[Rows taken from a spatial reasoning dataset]

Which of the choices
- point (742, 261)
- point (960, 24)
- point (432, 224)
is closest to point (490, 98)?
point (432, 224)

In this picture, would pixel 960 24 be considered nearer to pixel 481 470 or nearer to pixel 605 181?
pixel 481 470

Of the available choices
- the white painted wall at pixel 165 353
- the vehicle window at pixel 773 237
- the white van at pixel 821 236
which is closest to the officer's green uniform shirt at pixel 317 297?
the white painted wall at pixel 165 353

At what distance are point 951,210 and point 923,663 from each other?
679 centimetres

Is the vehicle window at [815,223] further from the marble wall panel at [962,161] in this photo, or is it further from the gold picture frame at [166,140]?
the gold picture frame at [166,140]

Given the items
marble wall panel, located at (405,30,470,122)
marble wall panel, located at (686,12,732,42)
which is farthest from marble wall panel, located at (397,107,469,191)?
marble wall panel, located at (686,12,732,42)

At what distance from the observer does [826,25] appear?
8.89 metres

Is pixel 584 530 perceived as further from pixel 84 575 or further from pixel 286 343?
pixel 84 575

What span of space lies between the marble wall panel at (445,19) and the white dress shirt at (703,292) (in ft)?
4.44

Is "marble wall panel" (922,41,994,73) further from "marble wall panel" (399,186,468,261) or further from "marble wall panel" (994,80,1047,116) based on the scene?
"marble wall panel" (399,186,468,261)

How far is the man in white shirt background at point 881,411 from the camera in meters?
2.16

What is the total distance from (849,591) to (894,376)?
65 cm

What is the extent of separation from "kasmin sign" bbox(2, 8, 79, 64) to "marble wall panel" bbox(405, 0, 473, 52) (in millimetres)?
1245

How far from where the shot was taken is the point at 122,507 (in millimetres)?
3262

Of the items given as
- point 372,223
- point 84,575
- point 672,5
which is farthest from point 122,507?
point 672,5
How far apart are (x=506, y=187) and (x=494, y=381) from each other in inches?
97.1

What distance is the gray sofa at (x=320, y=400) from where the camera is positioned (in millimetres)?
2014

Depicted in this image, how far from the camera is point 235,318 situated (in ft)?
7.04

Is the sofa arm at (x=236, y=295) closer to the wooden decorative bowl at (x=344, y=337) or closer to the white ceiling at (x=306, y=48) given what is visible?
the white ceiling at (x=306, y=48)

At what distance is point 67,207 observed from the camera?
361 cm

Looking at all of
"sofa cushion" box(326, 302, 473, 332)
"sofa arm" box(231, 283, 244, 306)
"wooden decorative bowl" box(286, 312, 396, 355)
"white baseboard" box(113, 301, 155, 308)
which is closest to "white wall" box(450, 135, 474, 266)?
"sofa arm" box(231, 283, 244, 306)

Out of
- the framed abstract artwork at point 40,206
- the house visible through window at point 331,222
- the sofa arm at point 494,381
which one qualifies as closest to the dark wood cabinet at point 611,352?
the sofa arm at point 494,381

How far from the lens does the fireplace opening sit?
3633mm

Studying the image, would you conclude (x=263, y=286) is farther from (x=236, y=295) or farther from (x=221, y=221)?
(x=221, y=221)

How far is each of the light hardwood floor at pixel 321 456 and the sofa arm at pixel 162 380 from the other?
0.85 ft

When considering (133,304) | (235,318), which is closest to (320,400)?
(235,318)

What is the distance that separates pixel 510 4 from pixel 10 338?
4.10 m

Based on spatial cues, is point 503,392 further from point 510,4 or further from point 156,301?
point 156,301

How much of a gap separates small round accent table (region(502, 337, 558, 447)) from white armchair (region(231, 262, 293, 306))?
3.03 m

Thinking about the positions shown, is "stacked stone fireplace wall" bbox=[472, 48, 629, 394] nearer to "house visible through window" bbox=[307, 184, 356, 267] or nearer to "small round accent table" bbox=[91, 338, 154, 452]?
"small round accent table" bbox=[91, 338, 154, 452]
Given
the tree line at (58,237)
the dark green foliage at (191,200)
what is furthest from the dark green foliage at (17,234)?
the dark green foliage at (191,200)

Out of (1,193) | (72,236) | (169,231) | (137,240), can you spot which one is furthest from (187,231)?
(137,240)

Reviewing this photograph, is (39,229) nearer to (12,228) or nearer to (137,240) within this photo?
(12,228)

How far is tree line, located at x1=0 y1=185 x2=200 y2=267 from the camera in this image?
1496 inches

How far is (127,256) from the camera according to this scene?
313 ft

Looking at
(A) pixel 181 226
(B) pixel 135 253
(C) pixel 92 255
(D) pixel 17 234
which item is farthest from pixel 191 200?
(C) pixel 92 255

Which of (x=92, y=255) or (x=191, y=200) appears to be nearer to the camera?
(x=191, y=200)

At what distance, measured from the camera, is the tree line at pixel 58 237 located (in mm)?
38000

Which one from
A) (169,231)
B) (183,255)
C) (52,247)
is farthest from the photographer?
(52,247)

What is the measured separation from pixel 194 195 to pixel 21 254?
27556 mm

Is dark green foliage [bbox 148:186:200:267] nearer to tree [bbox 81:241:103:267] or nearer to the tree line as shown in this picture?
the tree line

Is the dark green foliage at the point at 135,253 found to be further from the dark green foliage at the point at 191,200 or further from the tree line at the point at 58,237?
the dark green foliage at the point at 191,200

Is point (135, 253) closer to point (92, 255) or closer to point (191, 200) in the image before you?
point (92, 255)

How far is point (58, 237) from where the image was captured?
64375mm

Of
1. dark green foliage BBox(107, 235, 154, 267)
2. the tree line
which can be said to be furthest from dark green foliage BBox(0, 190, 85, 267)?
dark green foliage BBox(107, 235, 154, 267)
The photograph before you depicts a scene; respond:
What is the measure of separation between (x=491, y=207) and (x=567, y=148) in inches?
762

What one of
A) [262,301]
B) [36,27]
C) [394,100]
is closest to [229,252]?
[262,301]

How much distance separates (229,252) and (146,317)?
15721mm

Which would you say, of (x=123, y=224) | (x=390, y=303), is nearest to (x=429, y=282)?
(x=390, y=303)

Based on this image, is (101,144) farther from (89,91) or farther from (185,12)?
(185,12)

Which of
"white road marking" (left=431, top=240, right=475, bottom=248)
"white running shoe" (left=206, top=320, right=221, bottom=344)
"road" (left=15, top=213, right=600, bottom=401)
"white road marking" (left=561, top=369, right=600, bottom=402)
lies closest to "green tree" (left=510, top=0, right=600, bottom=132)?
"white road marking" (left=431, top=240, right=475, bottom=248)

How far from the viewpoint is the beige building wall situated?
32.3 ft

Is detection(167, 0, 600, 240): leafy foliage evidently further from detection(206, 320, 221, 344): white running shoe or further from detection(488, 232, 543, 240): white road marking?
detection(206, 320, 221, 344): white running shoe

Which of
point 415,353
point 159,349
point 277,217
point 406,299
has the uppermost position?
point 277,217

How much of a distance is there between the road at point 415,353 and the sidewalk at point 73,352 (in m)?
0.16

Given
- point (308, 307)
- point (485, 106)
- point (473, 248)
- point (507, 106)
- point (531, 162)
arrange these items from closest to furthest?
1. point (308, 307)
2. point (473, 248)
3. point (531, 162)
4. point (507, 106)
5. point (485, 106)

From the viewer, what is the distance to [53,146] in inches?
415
==
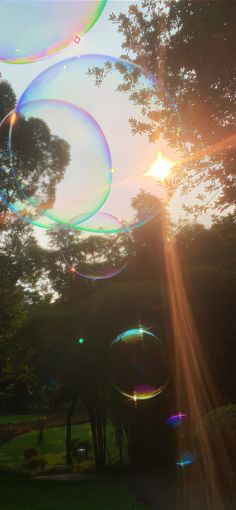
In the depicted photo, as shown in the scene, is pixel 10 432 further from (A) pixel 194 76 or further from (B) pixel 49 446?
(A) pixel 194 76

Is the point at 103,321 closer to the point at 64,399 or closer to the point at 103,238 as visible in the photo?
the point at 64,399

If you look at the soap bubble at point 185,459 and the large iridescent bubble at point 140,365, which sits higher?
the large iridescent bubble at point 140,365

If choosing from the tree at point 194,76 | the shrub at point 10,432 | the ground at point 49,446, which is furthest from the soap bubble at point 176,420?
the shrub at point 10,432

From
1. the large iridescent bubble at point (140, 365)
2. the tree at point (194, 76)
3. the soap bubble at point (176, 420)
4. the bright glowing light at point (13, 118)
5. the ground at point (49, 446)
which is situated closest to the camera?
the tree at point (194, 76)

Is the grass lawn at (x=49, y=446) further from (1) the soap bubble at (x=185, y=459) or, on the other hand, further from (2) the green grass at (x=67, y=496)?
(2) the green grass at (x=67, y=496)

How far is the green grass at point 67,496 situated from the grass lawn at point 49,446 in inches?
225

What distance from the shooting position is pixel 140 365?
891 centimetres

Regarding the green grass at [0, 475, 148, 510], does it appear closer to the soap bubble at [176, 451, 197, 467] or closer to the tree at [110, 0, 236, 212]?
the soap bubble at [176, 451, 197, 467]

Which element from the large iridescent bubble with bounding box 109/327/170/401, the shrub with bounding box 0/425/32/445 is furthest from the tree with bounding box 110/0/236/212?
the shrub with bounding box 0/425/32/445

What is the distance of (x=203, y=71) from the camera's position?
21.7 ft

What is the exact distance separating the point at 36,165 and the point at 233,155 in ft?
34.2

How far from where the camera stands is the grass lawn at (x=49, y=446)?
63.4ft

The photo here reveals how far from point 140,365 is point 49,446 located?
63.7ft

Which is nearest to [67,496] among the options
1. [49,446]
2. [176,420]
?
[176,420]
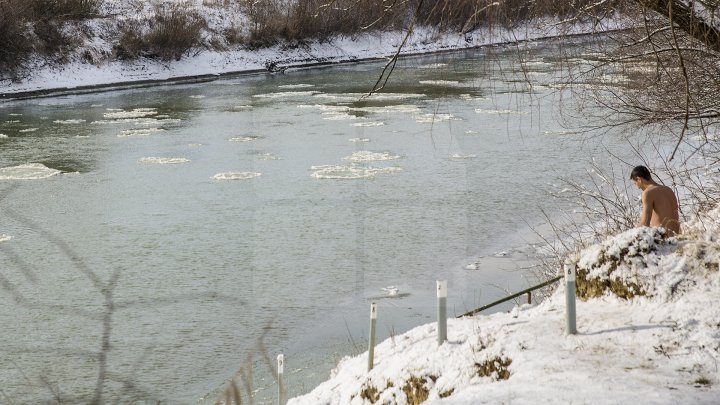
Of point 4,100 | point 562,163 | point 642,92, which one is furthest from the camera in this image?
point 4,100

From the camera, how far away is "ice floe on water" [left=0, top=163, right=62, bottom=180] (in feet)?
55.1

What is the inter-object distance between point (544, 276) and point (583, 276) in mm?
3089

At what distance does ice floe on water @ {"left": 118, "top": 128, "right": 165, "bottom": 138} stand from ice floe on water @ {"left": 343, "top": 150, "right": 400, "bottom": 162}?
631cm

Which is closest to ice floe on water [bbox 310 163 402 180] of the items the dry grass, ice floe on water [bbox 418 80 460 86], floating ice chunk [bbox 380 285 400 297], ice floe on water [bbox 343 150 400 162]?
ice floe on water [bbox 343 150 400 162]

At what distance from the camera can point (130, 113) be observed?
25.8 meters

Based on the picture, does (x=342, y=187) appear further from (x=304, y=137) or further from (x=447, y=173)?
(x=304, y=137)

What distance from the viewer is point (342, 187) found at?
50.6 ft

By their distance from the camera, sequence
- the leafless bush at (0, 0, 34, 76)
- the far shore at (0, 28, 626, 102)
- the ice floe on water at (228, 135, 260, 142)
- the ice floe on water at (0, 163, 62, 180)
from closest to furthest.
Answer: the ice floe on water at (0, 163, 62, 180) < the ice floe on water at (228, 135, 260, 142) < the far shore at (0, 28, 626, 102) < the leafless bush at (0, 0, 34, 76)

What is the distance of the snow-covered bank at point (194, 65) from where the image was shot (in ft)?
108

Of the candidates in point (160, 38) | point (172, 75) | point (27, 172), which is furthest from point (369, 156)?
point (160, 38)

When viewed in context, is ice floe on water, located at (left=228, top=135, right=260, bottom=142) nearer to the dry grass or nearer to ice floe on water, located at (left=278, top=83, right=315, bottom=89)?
* * *
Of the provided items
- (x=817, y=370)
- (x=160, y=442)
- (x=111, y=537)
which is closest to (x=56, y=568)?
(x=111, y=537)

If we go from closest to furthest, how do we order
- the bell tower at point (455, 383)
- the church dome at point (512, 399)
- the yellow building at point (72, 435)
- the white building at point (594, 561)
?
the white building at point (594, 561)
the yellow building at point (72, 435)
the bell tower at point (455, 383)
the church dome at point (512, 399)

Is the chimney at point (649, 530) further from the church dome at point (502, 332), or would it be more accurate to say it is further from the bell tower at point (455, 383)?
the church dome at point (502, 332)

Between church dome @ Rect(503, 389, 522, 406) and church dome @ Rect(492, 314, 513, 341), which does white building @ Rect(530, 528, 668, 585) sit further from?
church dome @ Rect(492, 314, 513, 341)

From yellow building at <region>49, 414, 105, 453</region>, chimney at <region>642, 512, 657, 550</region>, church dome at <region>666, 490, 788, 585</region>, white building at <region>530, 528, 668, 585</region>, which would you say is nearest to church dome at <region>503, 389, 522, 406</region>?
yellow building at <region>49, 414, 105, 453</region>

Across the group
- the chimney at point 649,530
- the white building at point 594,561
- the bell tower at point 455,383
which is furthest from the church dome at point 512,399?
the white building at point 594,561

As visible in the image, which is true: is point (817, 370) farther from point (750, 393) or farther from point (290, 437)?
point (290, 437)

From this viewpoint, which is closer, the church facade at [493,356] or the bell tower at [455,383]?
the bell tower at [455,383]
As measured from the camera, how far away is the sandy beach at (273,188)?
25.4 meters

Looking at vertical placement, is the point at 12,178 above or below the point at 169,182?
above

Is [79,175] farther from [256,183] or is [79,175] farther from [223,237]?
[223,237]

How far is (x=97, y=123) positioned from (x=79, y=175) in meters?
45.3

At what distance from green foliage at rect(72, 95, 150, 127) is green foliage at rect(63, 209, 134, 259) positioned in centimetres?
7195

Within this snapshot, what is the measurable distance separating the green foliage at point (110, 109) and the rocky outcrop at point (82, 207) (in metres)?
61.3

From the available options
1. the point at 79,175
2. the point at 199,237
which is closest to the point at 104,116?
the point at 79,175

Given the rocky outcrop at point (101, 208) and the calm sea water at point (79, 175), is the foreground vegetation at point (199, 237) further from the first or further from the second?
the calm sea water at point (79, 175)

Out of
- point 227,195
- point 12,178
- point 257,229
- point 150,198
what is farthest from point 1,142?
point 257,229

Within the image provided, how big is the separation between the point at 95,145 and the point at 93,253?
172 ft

Directions for this task:
Pull out every line in the items above that contains the word "Looking", and copy each of those lines in full.

Solution for this task:
Looking at all of
Looking at
Looking at vertical placement, is the point at 12,178 above or below the point at 169,182?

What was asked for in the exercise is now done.